Burundi : l’OLUCOME propose des solutions pour dénouer les crises cycliques

Dans un document de 19 pages adressés à la Facilitation, à l’East African Community (EAC) et à toute autre partie impliquée dans la recherche de la paix au Burundi, l’OLUCOME propose suggère des solutions qui reposent essentiellement sur le strict respect de l’accord d’Arusha pour la paix et la réconciliation et la constitution burundaise. L’OLUCOME recommande la limitation des mandats présidentiels et le respect de l’équilibre ethnique et du genre dans les services de l’Etat en particulier.

Le document conseille aux autorités de se réserver d’amender la Constitution burundaise jusqu’à ce que les pourparlers externes s’y prononcent et donnent l’autorisation pour cette révision de la loi fondamentale en vue d’éviter qu’elle soit amandée dans l’intérêt d’un groupe d’individus au pouvoir pendant cette période de crise.
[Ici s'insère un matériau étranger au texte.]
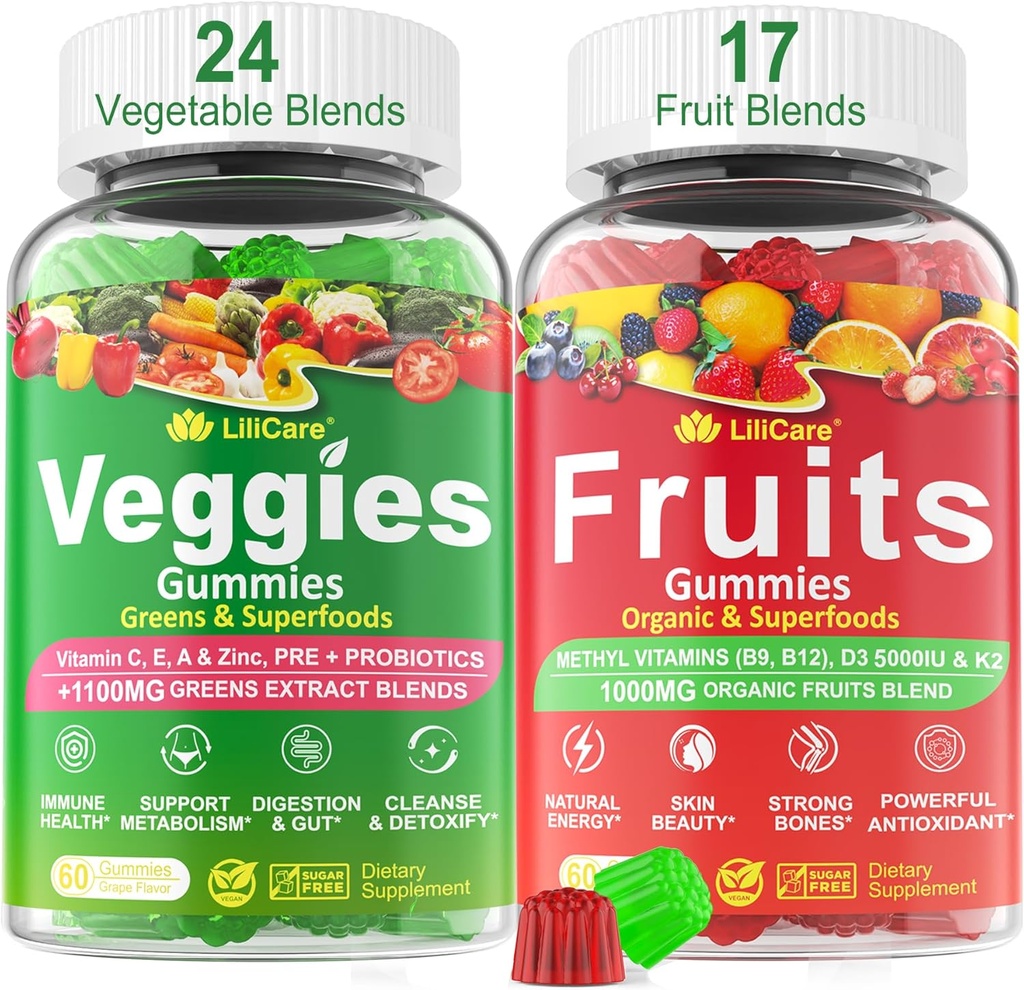 Sugar- Free Fruits and Veggies Gummies w / D3K2, B9, B12, Magnesium, 41 + Natural Superfood Fruits and Grøntsager Support for fordøjelig & Gut Support, Energy, Nutrient Balance, Antioxidant Non- GMO 2pack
L’Observatoire de lutte contre la corruption trouve qu’il faut exiger au Gouvernement en place de mettre en application les résolutions issues du dialogue inter burundais organisé par les Nations Unies à Bujumbura en mai 2015. Ce dialogue entre le Gouvernement et les partis politiques a évoqué notamment la réouverture de certaines stations de radios privées, la libération inconditionnelle des prisonniers politiques, l’annulation des mandats d’arrêts émis contre certains leaders burundais de l’opposition, de la société civile et des médias. L’OLUCOME suggère qu’il faut obliger le gouvernement de lever la mesure de suspension et de radiation de plus de dix organisations de la société civile burundaise.

Pour l’OLUCOME, il faut rappeler aux leaders politiques burundais de mettre en avant les projets et programmes évaluables au lieu des slogans politiques basés sur « les divisions et la haine », et mettre en place des garanties de la séparation nette des trois pouvoirs : le judiciaire, le législatif et l’exécutif mais également de l’opposition politique, des médias et de la société civile en éliminant le pouvoir caché ou de l’ombre constitué par « certains Généraux et les hommes forts corrompus ».

Selon l’OLUCOME, des acteurs de mise en œuvre des résolutions qui seront issues de ces pourparlers inter burundais externes sont des personnalités qui auront le mandat de préparer les élections transparentes, crédibles et non contestables. Les membres des institutions de l’Etat qui seront élus par le peuple et d’autres nommés par les hautes autorités élues constituent également des acteurs clés de mise en œuvre des compromis du dit dialogue.

L’OLUCOME propose qu’il y ait une mise en place, par une loi votée au parlement, d’une structure indépendante qui sera dotée des moyens techniques et financiers pour effectuer le suivi de la mise en application de tous les compromis qui seront arrêtés. Pour cet observatoire, cette structure sera composée des personnalités issues des domaines concernés par les compromis dont les secteurs publics, privés, la société civile et la communauté internationale tout en ayant préalablement établi les critères objectifs du choix de ces personnalités.
L’OLUCOME estime que les Chefs d’ Etats de l’EAC pourraient analyser les rapports annuels de cette structure tous les deux ans pour émettre des recommandations à l’endroit des décideurs burundais.